* **What you need to do**:
Transcribe each entry exactly; skip the images.

** Opening Source records block **

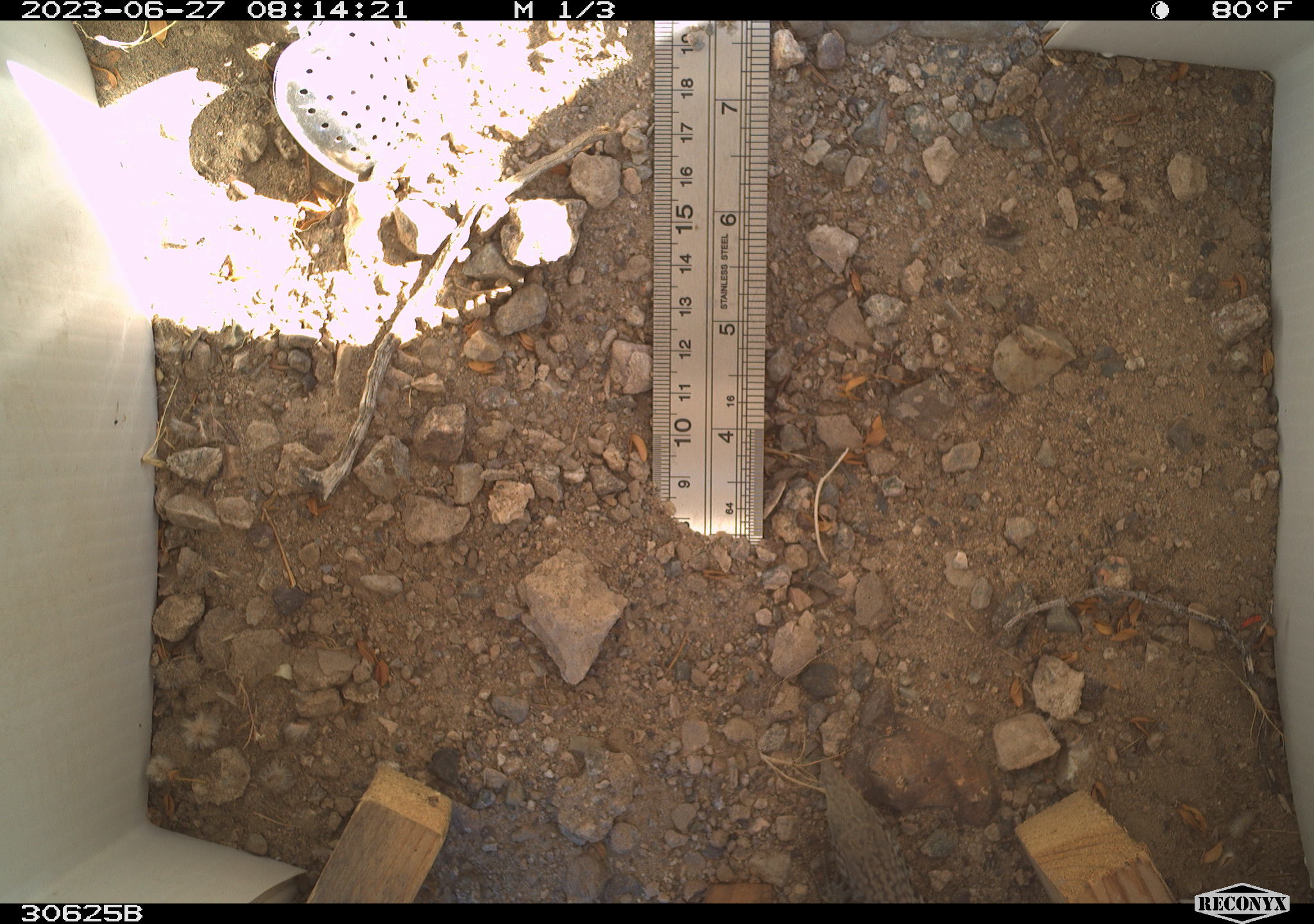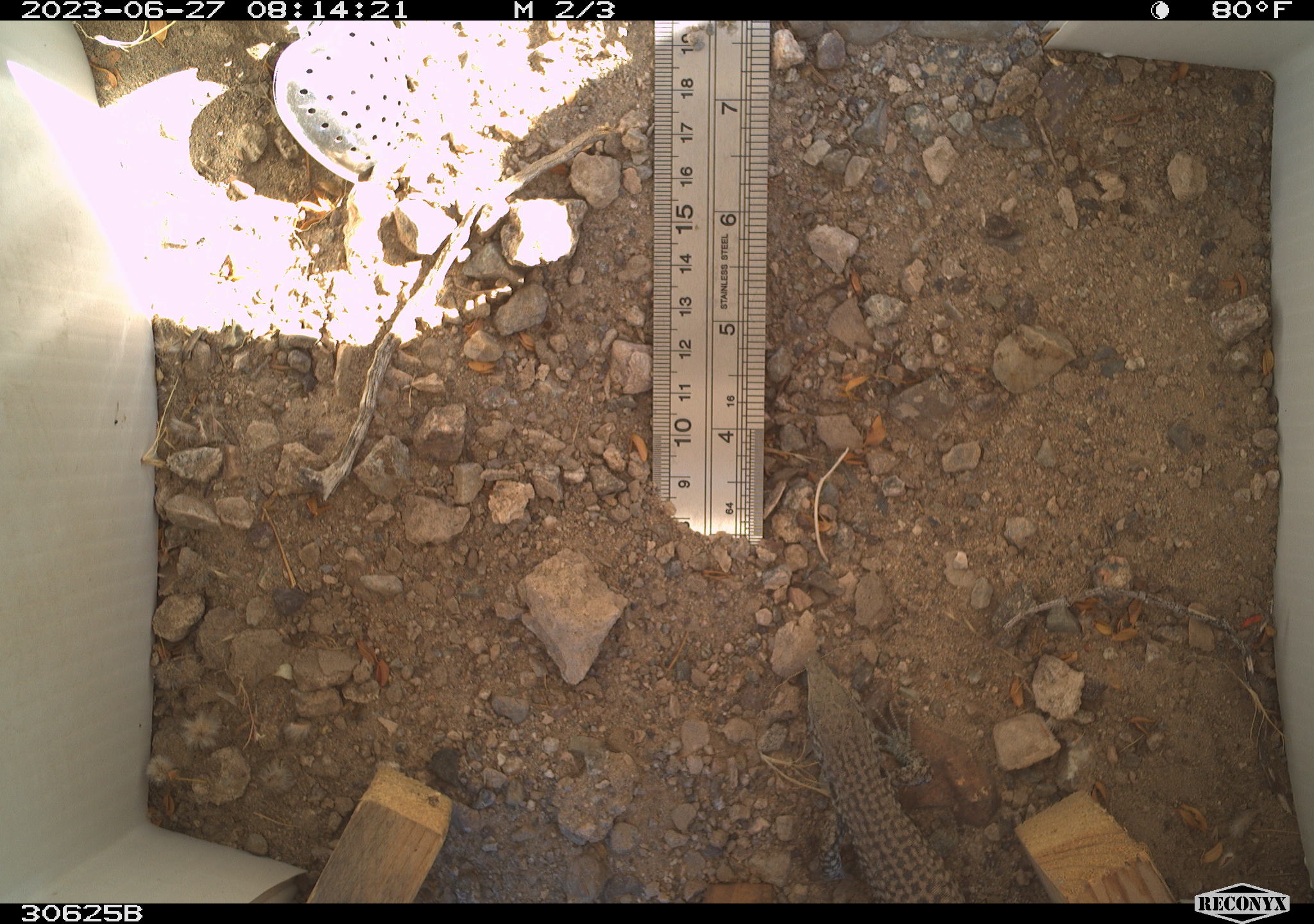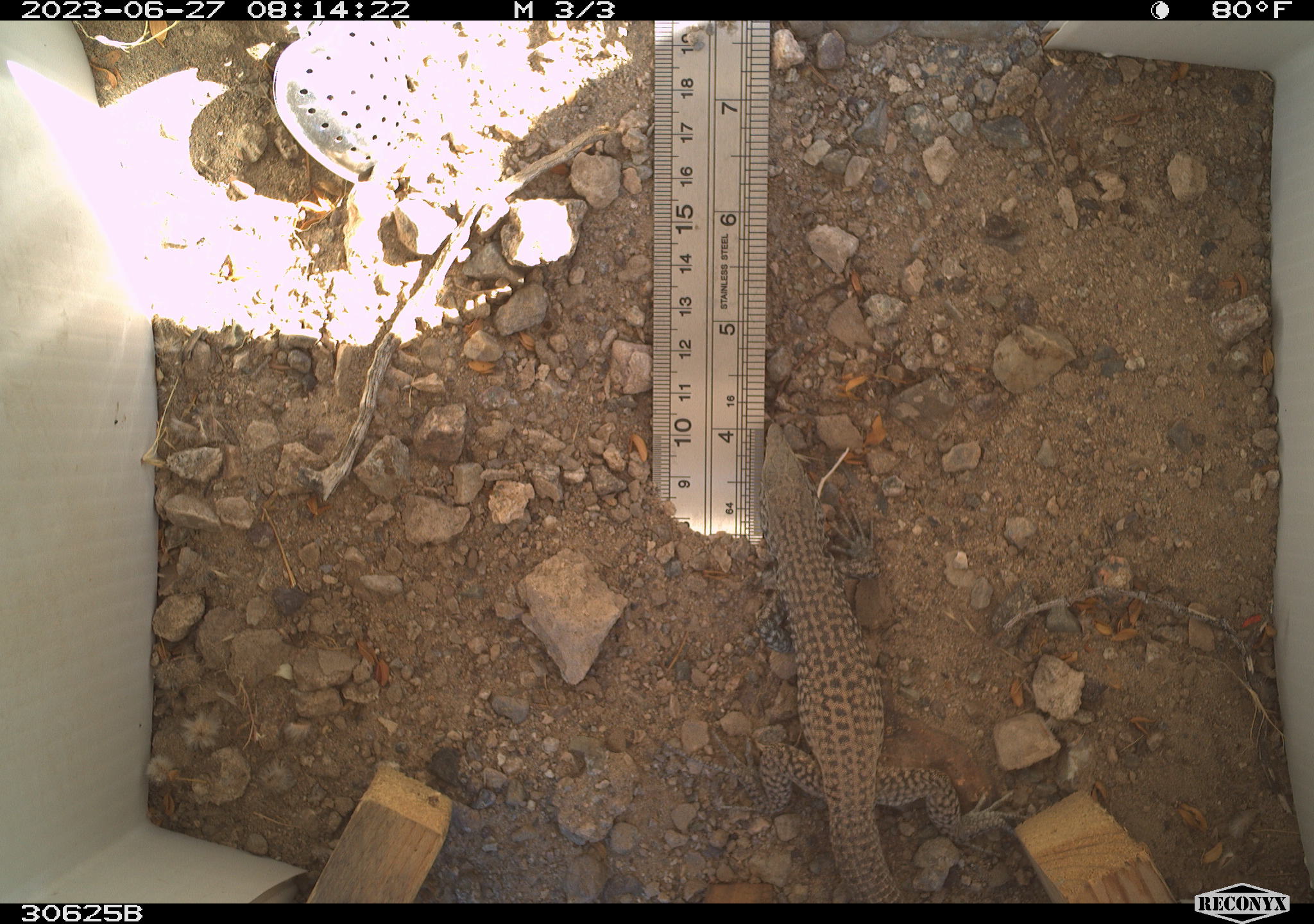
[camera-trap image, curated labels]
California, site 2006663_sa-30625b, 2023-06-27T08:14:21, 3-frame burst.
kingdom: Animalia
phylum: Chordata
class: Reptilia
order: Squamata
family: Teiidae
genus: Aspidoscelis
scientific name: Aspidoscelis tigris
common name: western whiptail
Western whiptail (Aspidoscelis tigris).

** Closing Source records block **

* **Solution to this exercise**:
[camera-trap image, curated labels]
California, site 2006663_sa-30625b, 2023-06-27T08:14:21, 3-frame burst.
kingdom: Animalia
phylum: Chordata
class: Reptilia
order: Squamata
family: Teiidae
genus: Aspidoscelis
scientific name: Aspidoscelis tigris
common name: western whiptail
Western whiptail (Aspidoscelis tigris).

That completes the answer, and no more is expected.